I love Sushi. Sean knows I love sushi. When our friend's Matt and Heather were offering to bring us dinner after hearing about Adeline, they asked Sean what I would like. Sean texted back, "Katie wants Sushi, soft cheeses, and a bottle of bourbon."
At the sushi restaurant, something incredible happened. We started cracking up. Here's how it happened. While we waited for our food, we went through the large stack of papers the hospital had given us on miscarriage, postpartum depression, and the assorted prescriptions given to me at the hospital.
In the "miscarriage," Packet there was a small section titled "Advice for Dads." But Sean decided to to rename it--- "Literally-- the least you can do."
Here is a small sampling of their advice, with Sean's commentary below in italics:
1. You and your wife may be experiencing grief. Remember to be kind to her.
Hey. Assholes. Don't be mean to your wife just after your kid dies. This is literally the least you can do.
2. Remember, your wife may not feel up to cooking dinner. Try preparing dinner yourself, or ordering takeout.
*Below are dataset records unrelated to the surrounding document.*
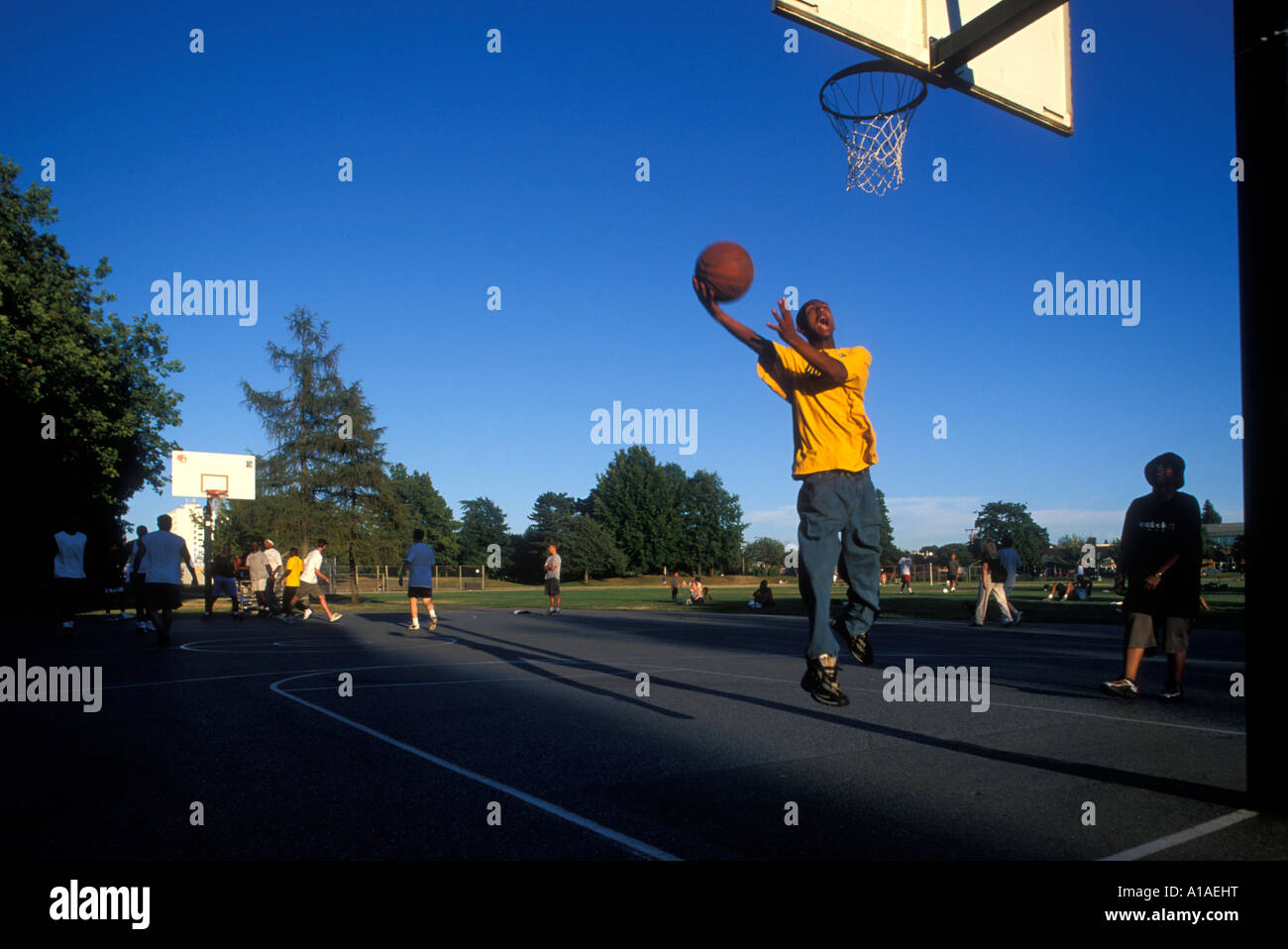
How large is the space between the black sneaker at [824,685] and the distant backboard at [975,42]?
540 centimetres

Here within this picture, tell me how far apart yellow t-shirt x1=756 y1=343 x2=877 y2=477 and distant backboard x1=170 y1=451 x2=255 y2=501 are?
2211cm

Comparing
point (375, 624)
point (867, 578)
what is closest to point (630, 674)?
point (867, 578)

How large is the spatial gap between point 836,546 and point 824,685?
0.81m

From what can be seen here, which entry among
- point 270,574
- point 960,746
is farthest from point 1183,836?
point 270,574

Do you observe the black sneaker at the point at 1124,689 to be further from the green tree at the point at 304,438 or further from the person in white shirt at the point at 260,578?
the green tree at the point at 304,438

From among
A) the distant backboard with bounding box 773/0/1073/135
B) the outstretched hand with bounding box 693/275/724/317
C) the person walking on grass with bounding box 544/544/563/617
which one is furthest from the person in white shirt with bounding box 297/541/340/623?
the outstretched hand with bounding box 693/275/724/317

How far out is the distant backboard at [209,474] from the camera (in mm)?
23109

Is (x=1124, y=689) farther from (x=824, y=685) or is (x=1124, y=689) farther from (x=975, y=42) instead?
(x=975, y=42)

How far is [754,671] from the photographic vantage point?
30.3 ft

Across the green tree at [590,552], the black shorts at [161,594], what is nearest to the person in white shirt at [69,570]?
the black shorts at [161,594]

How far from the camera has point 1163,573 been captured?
6.90m

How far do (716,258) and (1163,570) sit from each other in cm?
487
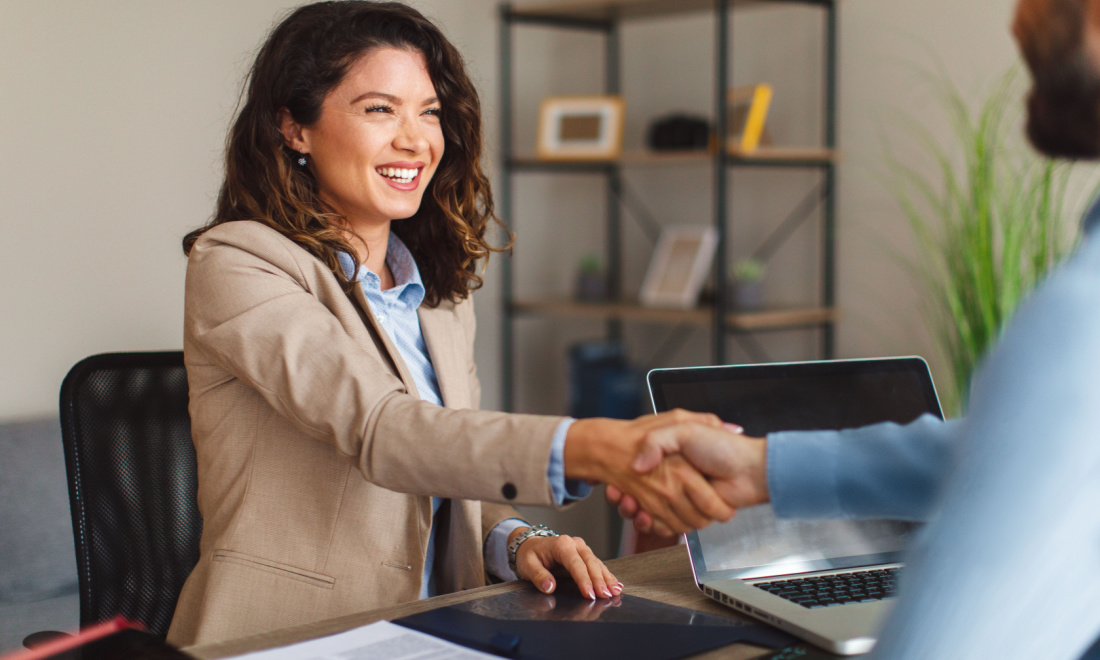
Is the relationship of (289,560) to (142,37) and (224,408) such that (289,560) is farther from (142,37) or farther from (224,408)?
(142,37)

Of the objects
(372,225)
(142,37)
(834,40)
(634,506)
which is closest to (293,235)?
(372,225)

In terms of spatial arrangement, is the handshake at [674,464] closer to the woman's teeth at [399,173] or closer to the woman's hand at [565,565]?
the woman's hand at [565,565]

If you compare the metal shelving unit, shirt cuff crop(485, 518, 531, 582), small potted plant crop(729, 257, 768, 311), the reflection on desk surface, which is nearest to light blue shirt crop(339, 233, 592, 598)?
shirt cuff crop(485, 518, 531, 582)

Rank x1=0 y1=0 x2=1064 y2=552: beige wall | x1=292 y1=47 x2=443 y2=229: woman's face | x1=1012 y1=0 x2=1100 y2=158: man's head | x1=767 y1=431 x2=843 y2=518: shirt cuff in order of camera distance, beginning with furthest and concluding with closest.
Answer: x1=0 y1=0 x2=1064 y2=552: beige wall < x1=292 y1=47 x2=443 y2=229: woman's face < x1=767 y1=431 x2=843 y2=518: shirt cuff < x1=1012 y1=0 x2=1100 y2=158: man's head

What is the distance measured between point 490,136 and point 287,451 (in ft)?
7.15

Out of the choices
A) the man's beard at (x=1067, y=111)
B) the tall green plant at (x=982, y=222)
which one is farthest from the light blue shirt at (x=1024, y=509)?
the tall green plant at (x=982, y=222)

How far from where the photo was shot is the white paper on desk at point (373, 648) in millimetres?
923

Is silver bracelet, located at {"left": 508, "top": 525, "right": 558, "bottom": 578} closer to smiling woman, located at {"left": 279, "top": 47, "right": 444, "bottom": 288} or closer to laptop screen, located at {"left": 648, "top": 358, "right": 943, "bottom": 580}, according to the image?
laptop screen, located at {"left": 648, "top": 358, "right": 943, "bottom": 580}

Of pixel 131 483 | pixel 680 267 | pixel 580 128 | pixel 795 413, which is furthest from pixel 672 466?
pixel 580 128

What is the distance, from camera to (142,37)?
2545 millimetres

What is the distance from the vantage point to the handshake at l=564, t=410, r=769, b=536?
1046mm

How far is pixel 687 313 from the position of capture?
115 inches

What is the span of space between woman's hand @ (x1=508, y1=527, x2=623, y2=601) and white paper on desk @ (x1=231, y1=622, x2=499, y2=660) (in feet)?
0.78

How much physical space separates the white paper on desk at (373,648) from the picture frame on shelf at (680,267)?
2.15 metres
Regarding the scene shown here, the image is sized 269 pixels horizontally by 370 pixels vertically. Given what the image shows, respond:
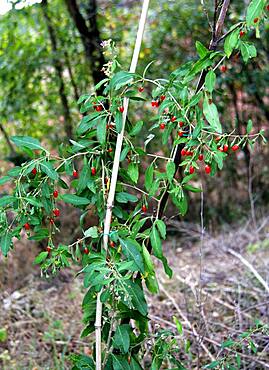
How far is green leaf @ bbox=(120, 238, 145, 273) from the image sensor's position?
1.56 metres

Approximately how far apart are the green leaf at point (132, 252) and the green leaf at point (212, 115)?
0.42 meters

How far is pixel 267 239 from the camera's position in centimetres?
434

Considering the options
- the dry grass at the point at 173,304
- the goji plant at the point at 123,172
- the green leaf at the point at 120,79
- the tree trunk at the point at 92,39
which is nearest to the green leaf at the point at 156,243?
the goji plant at the point at 123,172

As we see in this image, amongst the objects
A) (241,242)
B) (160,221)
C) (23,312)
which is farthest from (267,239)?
(160,221)

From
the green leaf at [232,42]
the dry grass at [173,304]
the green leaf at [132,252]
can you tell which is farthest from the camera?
the dry grass at [173,304]

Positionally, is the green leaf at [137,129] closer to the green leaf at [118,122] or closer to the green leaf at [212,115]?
the green leaf at [118,122]

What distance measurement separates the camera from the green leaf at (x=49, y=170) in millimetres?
1541

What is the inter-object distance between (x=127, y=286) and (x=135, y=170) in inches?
14.7

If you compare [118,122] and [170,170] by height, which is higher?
[118,122]

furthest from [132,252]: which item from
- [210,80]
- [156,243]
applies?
[210,80]

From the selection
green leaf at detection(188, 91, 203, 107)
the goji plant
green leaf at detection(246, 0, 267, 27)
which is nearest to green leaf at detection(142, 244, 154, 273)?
the goji plant

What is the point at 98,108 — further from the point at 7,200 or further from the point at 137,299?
the point at 137,299

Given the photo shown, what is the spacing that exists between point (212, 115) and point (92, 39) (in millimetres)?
3367

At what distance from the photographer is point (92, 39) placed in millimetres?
4625
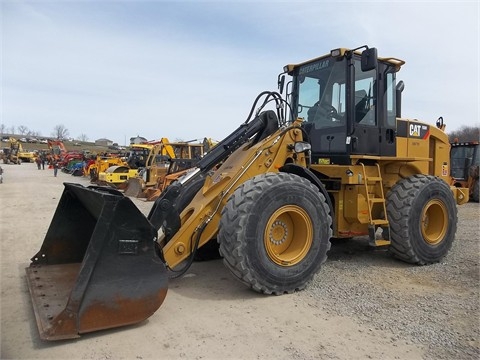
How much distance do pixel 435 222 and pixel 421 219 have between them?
25.8 inches

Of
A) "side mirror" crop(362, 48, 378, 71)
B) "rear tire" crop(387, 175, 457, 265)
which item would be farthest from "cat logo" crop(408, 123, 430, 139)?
"side mirror" crop(362, 48, 378, 71)

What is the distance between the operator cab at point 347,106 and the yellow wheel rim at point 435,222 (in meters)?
1.05

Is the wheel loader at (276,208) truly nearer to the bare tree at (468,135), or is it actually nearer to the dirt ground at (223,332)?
the dirt ground at (223,332)

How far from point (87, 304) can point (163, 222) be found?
54.3 inches

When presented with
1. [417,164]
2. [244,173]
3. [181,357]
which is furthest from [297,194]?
[417,164]

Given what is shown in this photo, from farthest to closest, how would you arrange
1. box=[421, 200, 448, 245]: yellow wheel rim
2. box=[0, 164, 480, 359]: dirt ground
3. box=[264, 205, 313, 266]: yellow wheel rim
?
box=[421, 200, 448, 245]: yellow wheel rim → box=[264, 205, 313, 266]: yellow wheel rim → box=[0, 164, 480, 359]: dirt ground

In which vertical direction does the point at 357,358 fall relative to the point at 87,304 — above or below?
below

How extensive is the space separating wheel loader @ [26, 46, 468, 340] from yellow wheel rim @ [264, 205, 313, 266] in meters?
0.01

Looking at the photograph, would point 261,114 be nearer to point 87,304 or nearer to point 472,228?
point 87,304

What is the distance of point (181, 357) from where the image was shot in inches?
124

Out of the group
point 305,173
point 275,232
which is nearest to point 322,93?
point 305,173

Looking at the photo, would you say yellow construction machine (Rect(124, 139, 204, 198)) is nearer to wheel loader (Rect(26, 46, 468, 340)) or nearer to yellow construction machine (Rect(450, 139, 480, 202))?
wheel loader (Rect(26, 46, 468, 340))

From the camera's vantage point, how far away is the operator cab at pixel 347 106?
18.9 ft

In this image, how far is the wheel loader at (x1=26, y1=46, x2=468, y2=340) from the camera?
3.53 m
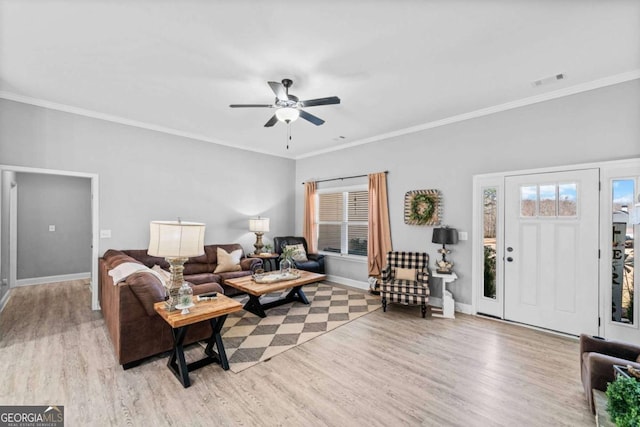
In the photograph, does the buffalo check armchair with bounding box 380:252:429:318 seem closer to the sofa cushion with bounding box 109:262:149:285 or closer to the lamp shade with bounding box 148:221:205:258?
the lamp shade with bounding box 148:221:205:258

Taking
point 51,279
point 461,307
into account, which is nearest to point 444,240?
point 461,307

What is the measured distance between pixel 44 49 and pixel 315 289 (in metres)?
4.82

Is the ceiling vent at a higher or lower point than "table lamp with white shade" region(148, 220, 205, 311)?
higher

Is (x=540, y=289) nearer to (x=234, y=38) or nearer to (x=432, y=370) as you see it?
(x=432, y=370)

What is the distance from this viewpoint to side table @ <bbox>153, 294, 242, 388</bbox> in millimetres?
2238

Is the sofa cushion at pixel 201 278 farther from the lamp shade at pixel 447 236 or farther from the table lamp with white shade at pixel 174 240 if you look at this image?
the lamp shade at pixel 447 236

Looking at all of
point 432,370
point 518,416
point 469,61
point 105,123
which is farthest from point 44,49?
point 518,416

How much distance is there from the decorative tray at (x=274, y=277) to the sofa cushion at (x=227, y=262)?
941mm

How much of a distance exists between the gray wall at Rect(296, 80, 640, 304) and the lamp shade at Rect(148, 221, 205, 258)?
3.58 metres

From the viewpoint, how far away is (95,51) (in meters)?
2.53

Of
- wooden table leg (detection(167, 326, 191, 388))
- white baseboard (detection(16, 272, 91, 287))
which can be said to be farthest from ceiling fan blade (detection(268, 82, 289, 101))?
white baseboard (detection(16, 272, 91, 287))

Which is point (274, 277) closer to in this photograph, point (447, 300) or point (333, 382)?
point (333, 382)

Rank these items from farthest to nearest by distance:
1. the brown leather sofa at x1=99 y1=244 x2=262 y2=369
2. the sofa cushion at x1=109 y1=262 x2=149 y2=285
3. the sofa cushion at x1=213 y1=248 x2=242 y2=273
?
the sofa cushion at x1=213 y1=248 x2=242 y2=273 < the sofa cushion at x1=109 y1=262 x2=149 y2=285 < the brown leather sofa at x1=99 y1=244 x2=262 y2=369

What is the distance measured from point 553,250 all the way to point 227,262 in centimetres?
482
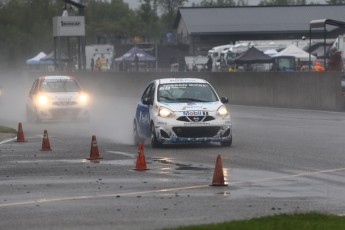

Jack-holes. Pick up the phone and order a pizza. It's not hard. Also, you are a grown up. Learn to cook one thing.
3. If you already have children, play with them.
OH MY GOD I CAN'T EVEN WITH YOU. GET YOUR SHIT TOGETHER.
And so it went on. Sean reading aloud to me, and us cracking up, strung out and exhausted though we were. The truth is-- I don't know if there ever will be a morning again when I don't wake up crying. Most likely there will be, but right now the grief is still to fresh. In the meantime, it's nice to know that there will also be some lunches where we can sit together and laugh. Even when times are hard-- it's literally the least we can do.